Pathology results demonstrated that there were 43 cases of SLN-positive patients and 159 cases of SLN-negative patients, with 17 cases that were axillary node-positive and 215 cases that were axillary node-negative. A total of 55 patients received only SLN resection, and the intraoperative frozen pathology biopsy showed that all these 55 cases were SLN-negative. Thus, they were not treated with ALND. A total of 180 cases received ALND, and pathology results suggested that 23 of them were SLN-positive but axillary node-negative.

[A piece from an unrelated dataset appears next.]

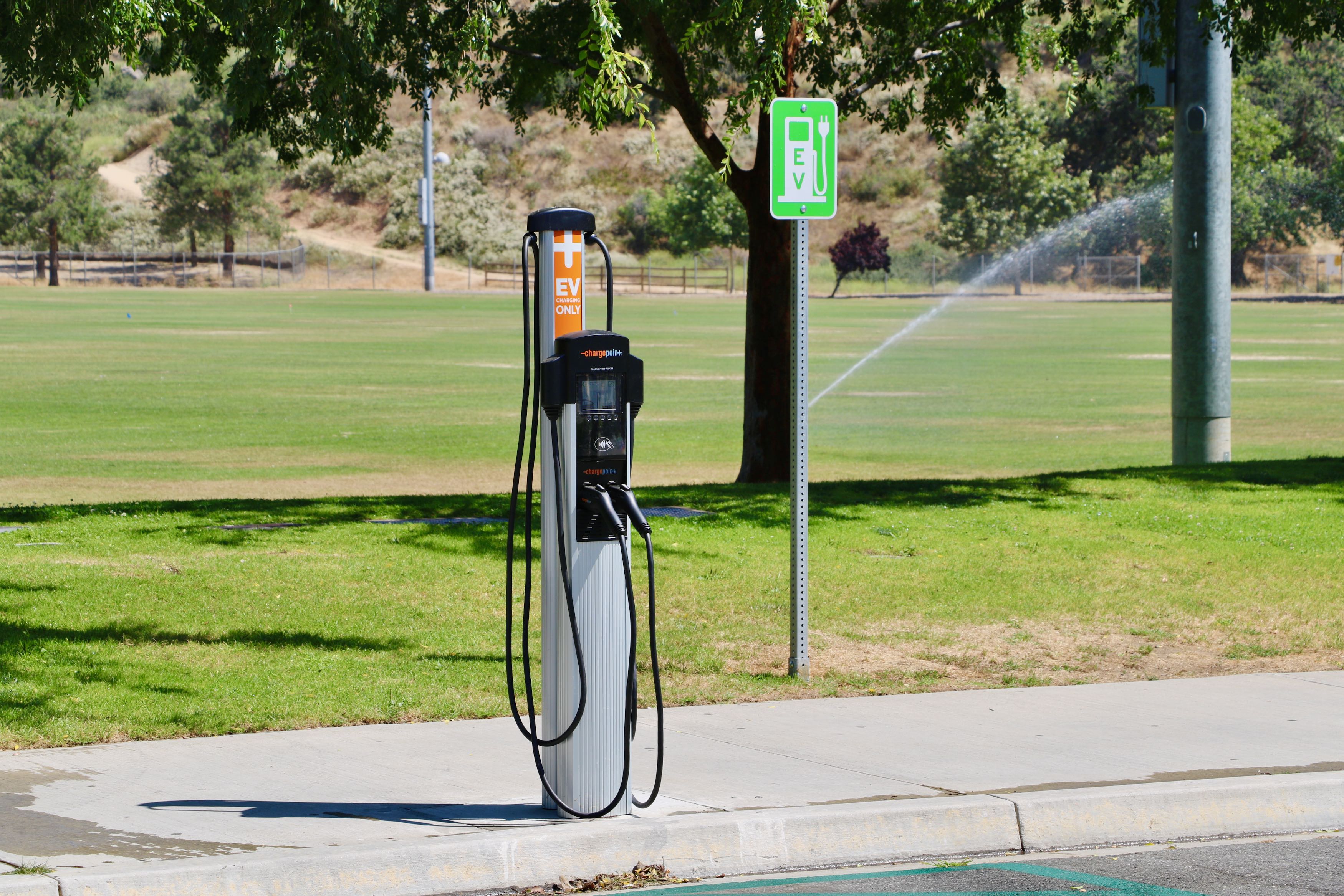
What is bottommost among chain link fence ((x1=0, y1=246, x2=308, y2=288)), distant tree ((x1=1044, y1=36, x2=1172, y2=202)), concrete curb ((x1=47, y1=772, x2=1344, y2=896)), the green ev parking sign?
concrete curb ((x1=47, y1=772, x2=1344, y2=896))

Evaluation of the positioning accuracy of lymphoscintigraphy

Based on the evaluation criteria, the SLNB results obtained using 99mTc-DX lymphoscintigraphy were analyzed. The detection rate of the γ probe in patients that were positive by lymphoscintigraphy was 94.6% (191/202), and the false negative rate for predicting axillary status was 13.3% (4/30). Moreover, the sensitivity was 90.7% (39/43), the specificity was 23.4% (45/192) and the positive predictive value was 13.5% (21/155). These results suggest that the use of the γ-probe method in lymphoscintigraphy can localize SLN accurately for SLNB, but is not suitable for use in the determination or prediction of axillary lymph node metastasis.

Discussion

In the present study, lymphoscintigraphic imaging in combination with γ-probe analysis had an SLN detection rate of 94.6% (191/202), and the false negative rate for predicting axillary status was 13.3% (4/30). Moreover, the sensitivity was 90.7% (39/43), the specificity was 23.4% (45/192), and the positive predictive value was 13.5% (21/155). Due to the role of macrophage phagocytosis in lymph nodes, lymphoscintigraphic tracers were retained within the SLNs to enable the radiographic imaging. The lymph node contents as well as the distribution, shape, size and functional status of lymphatic vessels may be observed by lymphoscintigraphic imaging (8–11). Thus, this method can diagnose the lymph node metastasis of malignant tumors, and also determine pathological changes in the lymphatic system caused by a benign condition (12–14). The detection rate of lymphoscintigraphy is ~90–97%, which is similar to that reported in the majority of literature (15,16), indicating that the use of a γ probe in lymphoscintigraphy may provide accurate SLN localization for SLNB. However, the SLN imaging of the patients conducted using lymphoscintigraphy is not fully developed. Statistical analysis demonstrated that the success of lymphoscintigraphy had no correlation with patient age, menstrual status, tumor location, tumor size, pathological type, preoperative biopsy and neoadjuvant chemotherapy (P>0.05). However, relevant factors include the injection site and the degree of lymph node invasion (17,18). The enrolled patients were all treated with the same radioactive tracers with the same volume of injection dose and the same imaging conditions so that the success rate of lymphoscintigraphy was less affected by these factors (19–21). 99mTc-DX lymphoscintigraphy is able to accurately locate breast SLNs to guide breast SLN location with the use of a γ probe and SLNB (22–24). However, individualized treatment for patients should be considered in order to improve the success rate of imaging and better guide SLNB.